Dass mit dem Verlust taktiler Qualitäten drastische Konsequenzen verbunden sind, mag auf den ersten Blick nicht so recht einleuchten. Das Themenfeld haptischer Qualitäten ist aber keineswegs so trivial wie es zunächst scheinen könnte, denn in letzter Konsequenz geht es um ein Menschenrecht auf eine sensorisch reiche Lebenswelt, deren Bedeutung wir uns als Projektentwickler, Gestalter, Architekten und Betreiber in aller Konsequenz vor Augen führen sollten.
Taktile Elemente im Alter
Mein Interesse gilt der Suche nach wissenschaftlich fundierten Entwicklungen sinnlicher Erfahrungen und deren individuellem Erleben in sämtlichen Lebensphasen. Keineswegs ein verzichtbarer Luxus, sondern vielmehr modulare Teile sind es, die Bewegungen fördern und daher eine Existenzberechtigung haben. Auch gilt der Satz der Neurowissenschaft: Je komplizierter Anforderungen an Bewegungen sind, desto besser werden diese gelernt und schreiben sich als Spuren in unseren Erinnerungen ein.

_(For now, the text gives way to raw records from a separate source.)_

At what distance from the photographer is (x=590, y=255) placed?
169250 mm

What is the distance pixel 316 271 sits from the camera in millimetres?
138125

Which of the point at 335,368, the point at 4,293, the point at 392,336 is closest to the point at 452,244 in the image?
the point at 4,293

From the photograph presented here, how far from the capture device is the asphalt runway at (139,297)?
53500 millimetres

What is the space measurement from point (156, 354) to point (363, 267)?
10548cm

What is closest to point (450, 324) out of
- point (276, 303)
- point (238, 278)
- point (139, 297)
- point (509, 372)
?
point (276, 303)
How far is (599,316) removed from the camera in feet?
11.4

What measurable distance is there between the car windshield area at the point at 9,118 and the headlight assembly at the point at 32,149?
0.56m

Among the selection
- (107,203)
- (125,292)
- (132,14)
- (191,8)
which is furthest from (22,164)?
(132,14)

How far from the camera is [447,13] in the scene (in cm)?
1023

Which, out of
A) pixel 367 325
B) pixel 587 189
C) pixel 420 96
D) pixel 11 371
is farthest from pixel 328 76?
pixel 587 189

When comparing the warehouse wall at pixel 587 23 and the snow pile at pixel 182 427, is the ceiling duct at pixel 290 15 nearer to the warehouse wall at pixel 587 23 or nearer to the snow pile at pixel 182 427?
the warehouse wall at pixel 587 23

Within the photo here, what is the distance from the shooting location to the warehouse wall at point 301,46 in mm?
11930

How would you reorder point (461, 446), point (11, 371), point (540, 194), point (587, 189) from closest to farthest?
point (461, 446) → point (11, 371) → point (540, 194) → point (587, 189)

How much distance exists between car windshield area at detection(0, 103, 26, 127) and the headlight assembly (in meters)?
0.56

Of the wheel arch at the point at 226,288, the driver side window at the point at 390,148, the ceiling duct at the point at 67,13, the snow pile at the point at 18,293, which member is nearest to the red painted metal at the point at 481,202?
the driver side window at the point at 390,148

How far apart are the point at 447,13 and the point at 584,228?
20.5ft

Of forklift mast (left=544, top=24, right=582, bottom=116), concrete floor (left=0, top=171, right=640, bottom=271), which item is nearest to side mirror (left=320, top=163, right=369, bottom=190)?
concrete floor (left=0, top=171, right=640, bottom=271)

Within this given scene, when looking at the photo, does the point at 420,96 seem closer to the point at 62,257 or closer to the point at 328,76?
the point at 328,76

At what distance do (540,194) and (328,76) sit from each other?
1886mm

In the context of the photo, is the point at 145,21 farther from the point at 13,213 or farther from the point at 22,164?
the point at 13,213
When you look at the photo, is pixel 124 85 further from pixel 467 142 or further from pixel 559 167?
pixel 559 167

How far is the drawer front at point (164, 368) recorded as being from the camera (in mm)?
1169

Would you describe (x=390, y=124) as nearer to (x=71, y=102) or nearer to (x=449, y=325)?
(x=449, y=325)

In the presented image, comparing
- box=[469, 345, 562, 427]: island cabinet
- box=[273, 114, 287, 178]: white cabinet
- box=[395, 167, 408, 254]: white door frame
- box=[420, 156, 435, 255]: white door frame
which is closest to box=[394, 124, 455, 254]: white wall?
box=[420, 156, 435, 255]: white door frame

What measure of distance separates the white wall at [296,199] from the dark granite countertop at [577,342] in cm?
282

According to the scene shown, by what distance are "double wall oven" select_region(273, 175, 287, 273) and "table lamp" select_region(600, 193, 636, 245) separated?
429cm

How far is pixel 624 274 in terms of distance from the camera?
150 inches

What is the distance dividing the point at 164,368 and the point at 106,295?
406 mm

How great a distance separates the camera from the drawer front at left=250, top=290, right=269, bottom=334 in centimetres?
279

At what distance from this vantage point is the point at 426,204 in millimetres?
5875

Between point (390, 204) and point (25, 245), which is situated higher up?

Herbert Löllgen, Professor für Sportmedizin kann aus seiner Praxis als Präsident der Deutschen Gesellschaft für Sportmedizin und Prävention berichten, dass sich auch anhand der Griffkraft Rückschlüsse auf Gesundheit und Lebenserwartung ableiten lassen: „Fitte Finger, fitter Kopf: Forscher aus Manchester fanden heraus, dass ein starker Händedruck offenbar auf die geistige Leistungsfähigkeit schließen lässt. Menschen, die kräftig zupacken, verfügen demnach unter anderem über ein besseres Gedächtnis als Personen mit weniger Handkraft.“ (Carolin Heilmann, Roland Mühlbauer, Training für starke Hände. 7 Übungen, Apothekerumschau, April 2019.)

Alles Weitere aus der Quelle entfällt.